Now suppose the benefit of a strong economy were to be pulled out from under Trump in the months to follow. What would be Trump’s selling point then? His charm and wit?
Goldman Sachs expects growth of the U.S. economy to “slow significantly” later next year, shrinking to 1.75 percent. And former Treasury Secretary Larry Summers now thinks there’s a 50 percent chance the U.S. will be in recession by 2020.
“We’re in crazytown,” Trump’s chief of staff, John Kelly, reportedly said of working with his boss. Is the economy headed there, as well? Actually, it’s already arrived.
“Insane” is how former Federal Reserve Chairman Alan Greenspan describes Trump’s various trade wars. This foolish policy is definitely behind the astounding 94 percent drop in the sale of American soybeans to China, by far the world’s biggest buyer of soybeans. To make up for losses he created by destroying the farmers’ best export market, Trump has launched a bailout program.
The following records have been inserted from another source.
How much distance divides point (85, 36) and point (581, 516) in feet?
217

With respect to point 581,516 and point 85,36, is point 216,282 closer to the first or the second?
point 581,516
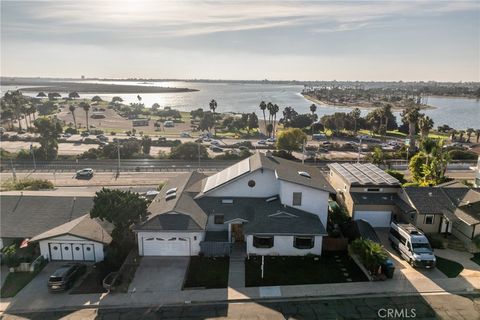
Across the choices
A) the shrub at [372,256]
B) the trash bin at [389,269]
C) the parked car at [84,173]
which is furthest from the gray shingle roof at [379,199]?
the parked car at [84,173]

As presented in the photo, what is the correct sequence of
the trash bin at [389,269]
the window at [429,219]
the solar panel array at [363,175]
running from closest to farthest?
1. the trash bin at [389,269]
2. the window at [429,219]
3. the solar panel array at [363,175]

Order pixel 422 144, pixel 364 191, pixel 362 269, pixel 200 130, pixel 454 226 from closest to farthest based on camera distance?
pixel 362 269 → pixel 454 226 → pixel 364 191 → pixel 422 144 → pixel 200 130

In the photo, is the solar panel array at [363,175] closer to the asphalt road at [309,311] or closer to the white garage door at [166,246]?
the asphalt road at [309,311]

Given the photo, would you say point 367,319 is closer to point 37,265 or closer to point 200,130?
point 37,265

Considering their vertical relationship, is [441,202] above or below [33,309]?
above

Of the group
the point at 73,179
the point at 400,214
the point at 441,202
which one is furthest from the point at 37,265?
the point at 441,202

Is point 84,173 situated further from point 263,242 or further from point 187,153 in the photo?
point 263,242
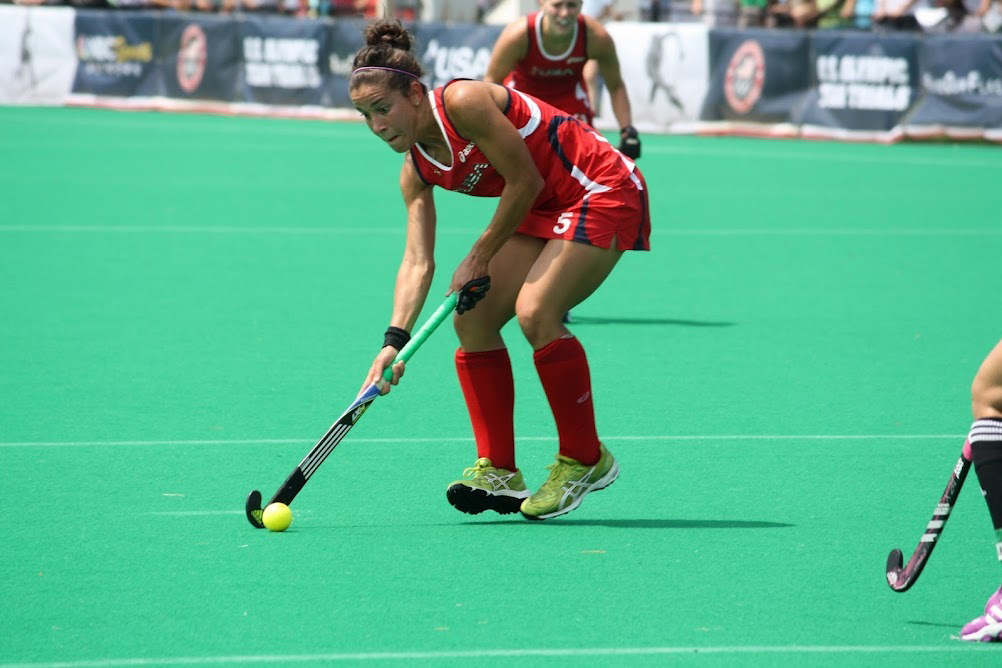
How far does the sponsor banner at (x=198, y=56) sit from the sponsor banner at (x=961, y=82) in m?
10.5

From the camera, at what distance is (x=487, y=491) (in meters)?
4.95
It’s not nearly enough to cover the farmers’ losses, but it does keep the beneficiaries somewhat distracted with paperwork.
In retaliation for Trump’s tariffs, Europe raised its taxes on American peanut butter, orange juice and bourbon and plans to expand the list. Canada and Mexico are piling tariffs on U.S. pork and cheese.
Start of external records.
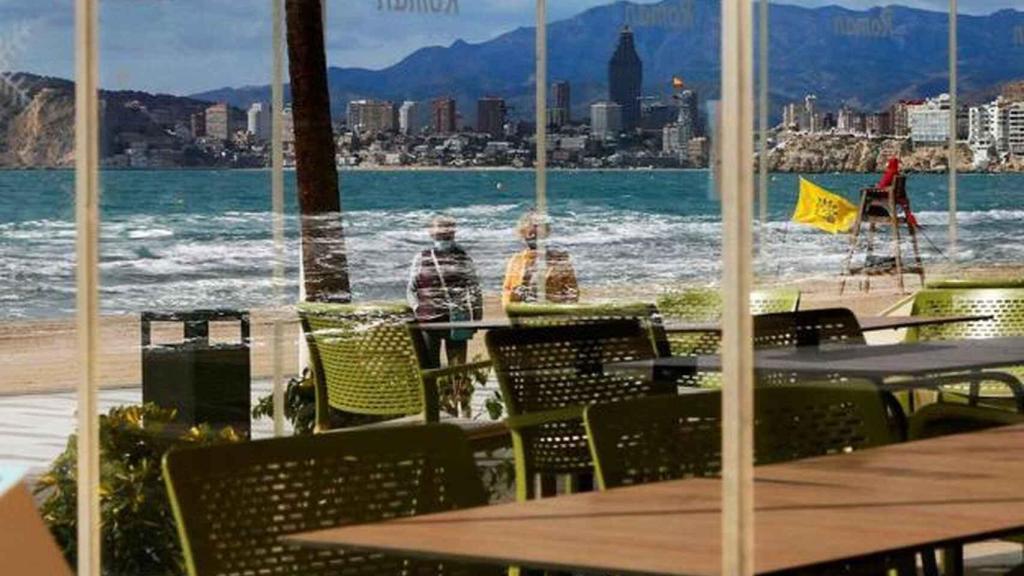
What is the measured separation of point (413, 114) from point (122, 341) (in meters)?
0.71

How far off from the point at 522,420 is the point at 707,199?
2.19 feet

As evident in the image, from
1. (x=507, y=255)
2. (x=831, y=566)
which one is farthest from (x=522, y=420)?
(x=831, y=566)

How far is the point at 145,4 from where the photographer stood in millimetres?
4434

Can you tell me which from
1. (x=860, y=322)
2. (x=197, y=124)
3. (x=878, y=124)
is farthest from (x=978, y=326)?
(x=197, y=124)

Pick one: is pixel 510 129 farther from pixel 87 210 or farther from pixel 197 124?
pixel 87 210

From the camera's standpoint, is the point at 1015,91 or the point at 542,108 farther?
the point at 1015,91

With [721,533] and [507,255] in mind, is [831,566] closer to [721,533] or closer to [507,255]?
[721,533]

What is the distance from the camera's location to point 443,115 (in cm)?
443

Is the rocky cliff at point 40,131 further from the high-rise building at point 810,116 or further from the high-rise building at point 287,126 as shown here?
the high-rise building at point 810,116

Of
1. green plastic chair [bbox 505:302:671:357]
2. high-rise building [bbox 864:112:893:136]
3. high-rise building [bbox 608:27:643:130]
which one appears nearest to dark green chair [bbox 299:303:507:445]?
green plastic chair [bbox 505:302:671:357]

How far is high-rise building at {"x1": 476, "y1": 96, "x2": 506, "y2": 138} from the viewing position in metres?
4.43

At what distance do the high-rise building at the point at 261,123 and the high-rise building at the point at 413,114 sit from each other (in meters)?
0.25

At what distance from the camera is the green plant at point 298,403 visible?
14.5ft

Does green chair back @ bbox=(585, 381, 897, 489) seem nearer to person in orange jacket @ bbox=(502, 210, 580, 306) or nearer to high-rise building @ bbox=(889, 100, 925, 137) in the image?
person in orange jacket @ bbox=(502, 210, 580, 306)
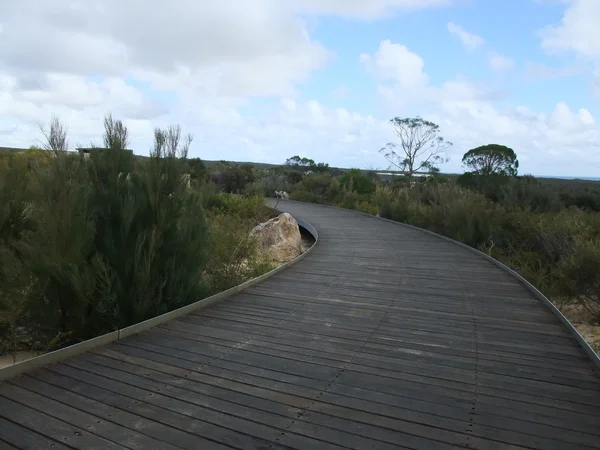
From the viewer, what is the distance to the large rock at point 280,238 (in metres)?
11.2

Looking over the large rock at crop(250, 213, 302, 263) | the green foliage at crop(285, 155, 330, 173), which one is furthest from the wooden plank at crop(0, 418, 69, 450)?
the green foliage at crop(285, 155, 330, 173)

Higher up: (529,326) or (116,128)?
(116,128)

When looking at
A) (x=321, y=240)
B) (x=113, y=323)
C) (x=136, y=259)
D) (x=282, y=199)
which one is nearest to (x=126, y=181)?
(x=136, y=259)

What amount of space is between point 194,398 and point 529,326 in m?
3.60

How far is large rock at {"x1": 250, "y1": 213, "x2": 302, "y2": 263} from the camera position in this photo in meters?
11.2

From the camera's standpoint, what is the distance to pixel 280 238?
38.1 ft

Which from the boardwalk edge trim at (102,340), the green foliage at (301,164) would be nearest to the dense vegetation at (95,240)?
the boardwalk edge trim at (102,340)

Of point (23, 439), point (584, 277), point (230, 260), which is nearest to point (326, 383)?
point (23, 439)

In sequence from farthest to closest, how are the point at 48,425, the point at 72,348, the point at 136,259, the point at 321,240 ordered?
the point at 321,240 → the point at 136,259 → the point at 72,348 → the point at 48,425

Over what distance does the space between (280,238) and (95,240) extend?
6788 mm

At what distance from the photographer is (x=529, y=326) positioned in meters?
5.11

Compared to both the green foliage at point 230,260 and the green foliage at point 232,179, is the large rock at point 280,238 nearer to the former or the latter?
the green foliage at point 230,260

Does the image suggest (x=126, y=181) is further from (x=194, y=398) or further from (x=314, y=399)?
(x=314, y=399)

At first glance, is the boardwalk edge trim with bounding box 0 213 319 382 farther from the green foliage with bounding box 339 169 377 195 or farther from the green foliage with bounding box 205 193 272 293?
the green foliage with bounding box 339 169 377 195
In a trade war, both sides lose. “It’s just the winner loses less,” Greenspan said, adding, “Why we’re doing it probably is very deep in the psyche of someone.”
The trade wars are a factor in the stock market’s anxiety attacks. “Markets have fallen and risen over the last nine months depending in part on how bloody-minded Mr. Trump seemed on trade,” The Wall Street Journal wrote last month.
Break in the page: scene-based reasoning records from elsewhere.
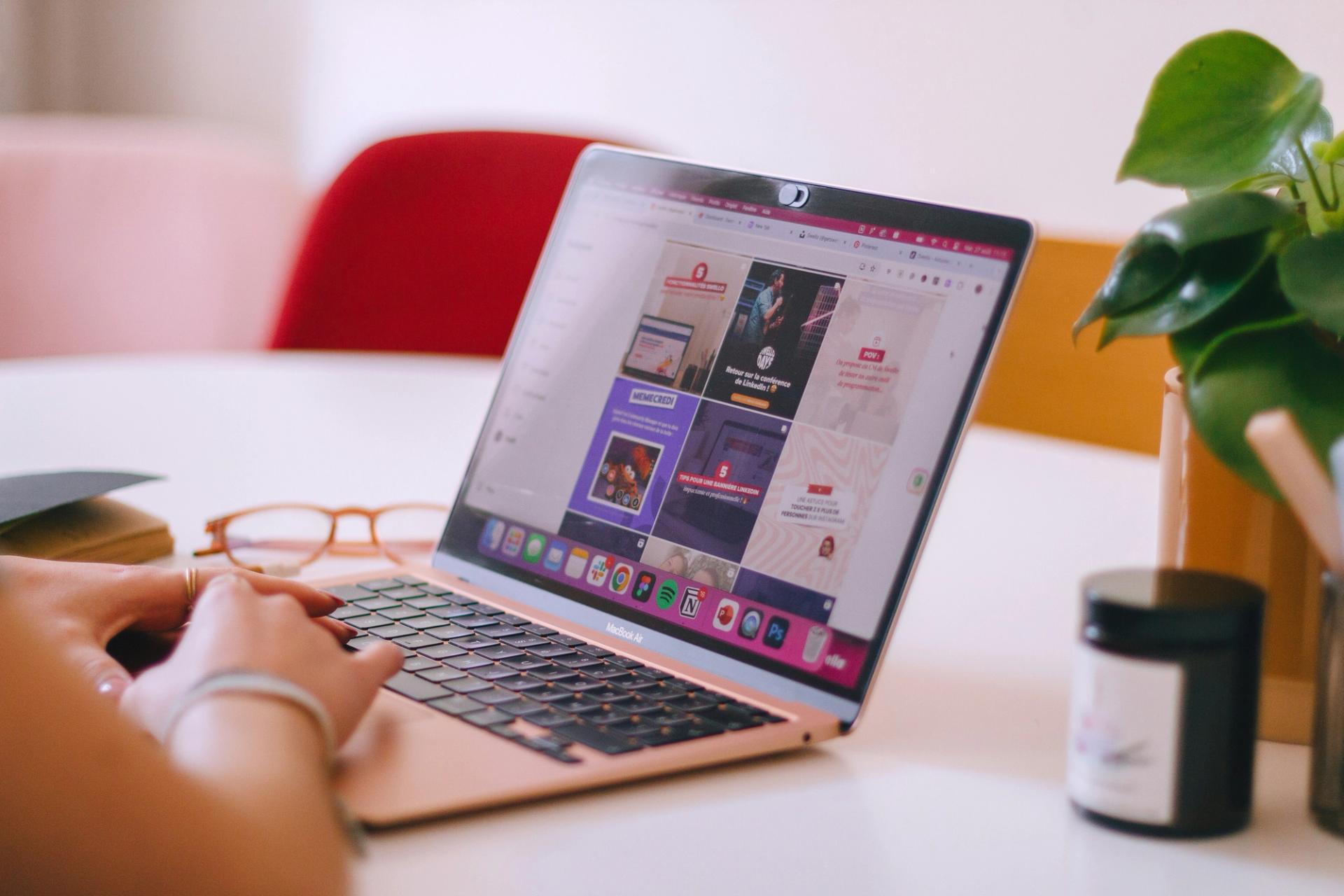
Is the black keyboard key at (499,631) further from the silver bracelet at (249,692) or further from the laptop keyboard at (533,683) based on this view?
the silver bracelet at (249,692)

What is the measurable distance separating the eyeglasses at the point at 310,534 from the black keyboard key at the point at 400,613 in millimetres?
132

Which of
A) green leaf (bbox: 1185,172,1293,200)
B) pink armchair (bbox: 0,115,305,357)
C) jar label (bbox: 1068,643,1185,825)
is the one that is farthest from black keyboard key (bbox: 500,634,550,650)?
pink armchair (bbox: 0,115,305,357)

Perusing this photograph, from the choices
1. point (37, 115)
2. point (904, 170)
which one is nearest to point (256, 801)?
point (904, 170)

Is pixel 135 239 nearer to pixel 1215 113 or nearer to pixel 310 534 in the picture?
pixel 310 534

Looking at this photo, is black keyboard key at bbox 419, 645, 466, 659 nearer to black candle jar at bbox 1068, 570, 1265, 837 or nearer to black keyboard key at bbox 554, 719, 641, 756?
black keyboard key at bbox 554, 719, 641, 756

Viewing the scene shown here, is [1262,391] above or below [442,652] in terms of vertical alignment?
above

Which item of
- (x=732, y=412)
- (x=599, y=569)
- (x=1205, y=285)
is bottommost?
(x=599, y=569)

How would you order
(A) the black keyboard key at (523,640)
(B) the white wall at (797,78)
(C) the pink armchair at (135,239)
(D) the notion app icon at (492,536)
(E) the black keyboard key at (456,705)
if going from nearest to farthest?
(E) the black keyboard key at (456,705), (A) the black keyboard key at (523,640), (D) the notion app icon at (492,536), (B) the white wall at (797,78), (C) the pink armchair at (135,239)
Not all of Trump’s trade policies have been totally panned. The Journal praised the new North American Free Trade Agreement for not being a “disaster.” It’s only somewhat worse than what it replaced, an editorial said, and a whole lot better than the unilateral withdrawal Trump was threatening.
This trade policy — opposed by nearly every reputable economist, left, right and sideways — is a totally manufactured crisis. Only crazytown could think it up.
And even if the trade wars were to vanish, American producers wouldn’t be able to simply pick up where they left off. Buyers are developing relationships with farmers from other countries, while Americans have lost their reputation for reliability. (Canadians are cleverly selling their soybeans to the Chinese at high prices and buying American soybeans at a bargain for their own use.)
The Republican tax cuts supercharged the stock market, but at the cost of unleashing trillions in deficits for the years to come. A fiscal policy that piles on enormous debt in the middle of a strong economy is nuts. The tax cuts’ power to boost stock prices is now waning. Meanwhile, Americans still owe the money.
Goldman Sachs expects the Fed to raise interest rates next month and four times next year because of inflation, with tariffs and soaring deficits partly to blame.
Rising rates have sent homebuilders’ confidence into a tailspin. They come just as U.S. household debt has hit a record high, with a surge in delinquencies on student, auto and credit card debt. Uh-oh.
“Trade wars are good, and easy to win.” So tweeted Trump in March. Crazytown, here we are.